これを回避、もしくは負担を軽減するには、例えば、ドクターカーや、ドクターヘリがある。すでに北海道ではドクターヘリの運用がかなり増え、需要が供給を上回ってしまうようなことも起きているようだ(出所;北海道新聞【北海道内のドクターヘリ、フル回転 12年度、出動最多1096件 要請重なるケース急増】)。

急性期の集約化の議論と一緒に、ドクターヘリなどの運用についても、これまで以上に積極的に検討すべきだと思われる(一律整備すべきというのではなく、その地域の状況に応じ整備すべき)。


■集約化を支える「新たな機能」 ②患者家族の移動負担軽減のための機能

すでに機能の集約化が進んでいる小児の高度急性期機能について見てみると、下記の小児がん拠点病院の指定を見ても、全国で希少性のある疾患を診てもらえる施設は非常に限定的であり、国も集約を進めていることが分かる。

小児がん拠点病院の指定について |報道発表資料|厚生労働省

これは、患者はかなりの移動を強いられていることが想定される。実際に、自分で見聞きしたレベルでも、山形や新潟といった遠方から、東京の小児専門病院へキャリーバッグを引きながら外来を受診したり、入院のために来ている例を知っており、おそらく、それほど珍しい話ではないのだろう。

たった1週間の子供の入院であっても遠方から来ている場合は親は家を空けることになる(原則付き添う必要ないため、絶対に空けなければならないというわけではないが、子供に付き添う家庭が多い)。片道2時間を毎日往復していたり、入院した子供の兄弟を親類に預け家を空けてきた、なんて話も聞いた。

これは近所の病院で何もかも診てもらえるわけではない、という機能集約化の弊害だろう。この苦労を軽減する解決策のひとつが、こども病院に付設される「マクドナルドハウス」のような施設だ。

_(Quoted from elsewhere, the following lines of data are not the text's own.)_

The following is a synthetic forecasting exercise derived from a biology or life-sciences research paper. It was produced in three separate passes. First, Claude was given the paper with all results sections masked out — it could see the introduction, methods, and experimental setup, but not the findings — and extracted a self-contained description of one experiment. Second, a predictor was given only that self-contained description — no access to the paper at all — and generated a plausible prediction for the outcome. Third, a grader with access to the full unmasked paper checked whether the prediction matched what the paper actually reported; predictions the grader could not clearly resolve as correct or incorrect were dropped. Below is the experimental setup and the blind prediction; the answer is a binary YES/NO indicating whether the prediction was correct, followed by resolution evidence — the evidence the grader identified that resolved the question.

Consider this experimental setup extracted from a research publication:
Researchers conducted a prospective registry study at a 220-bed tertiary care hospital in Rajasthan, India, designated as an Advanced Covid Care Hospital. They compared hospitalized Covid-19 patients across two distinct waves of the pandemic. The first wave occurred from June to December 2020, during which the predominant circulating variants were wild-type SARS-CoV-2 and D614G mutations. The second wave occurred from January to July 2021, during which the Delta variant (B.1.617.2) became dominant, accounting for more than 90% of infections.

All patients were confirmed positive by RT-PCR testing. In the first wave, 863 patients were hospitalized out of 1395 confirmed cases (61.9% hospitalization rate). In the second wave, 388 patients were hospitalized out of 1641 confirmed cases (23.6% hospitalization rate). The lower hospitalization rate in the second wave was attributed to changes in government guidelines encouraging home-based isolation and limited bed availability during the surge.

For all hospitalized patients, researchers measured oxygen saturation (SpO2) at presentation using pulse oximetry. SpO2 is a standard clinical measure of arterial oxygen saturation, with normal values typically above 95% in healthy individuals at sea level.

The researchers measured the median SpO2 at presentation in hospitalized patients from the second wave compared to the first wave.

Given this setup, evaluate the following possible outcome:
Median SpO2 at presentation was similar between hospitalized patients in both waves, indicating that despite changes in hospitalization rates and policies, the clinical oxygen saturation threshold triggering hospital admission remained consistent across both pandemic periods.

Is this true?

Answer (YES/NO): NO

公益財団法人ドナルド・マクドナルド・ハウス・チャリティーズ・ジャパン

病院のそばにこういった機能・施設があることで、家族が1週間そこで生活しながら病院に通ったり、外来での宿泊先で利用したり、いろいろと融通が利くようになる。これは別にマクドナルドハウスでなければ困るというものではない。病院の隣にホテルがあればよいのかもしれない。実際、アメリカでは病院の隣にホテルがあったりするところも多い。下のGoogle Mapsのストリートビューはほんの一例だが、シアトルにあるVirginia Mason Hospitalでは、救急の入口の脇に「INN」の看板がある。
SeattleのVirginia Mason Hospital (クリックすると画面が開きます)
日本での入院治療はまだまだ長期にわたることも多い。ホテルは何かと患者家族の金銭的負担が大きい可能性もあるため、集約化の議論における論点の1つに、どのように負担を軽減するか、というのがあっても良いのではないだろうか。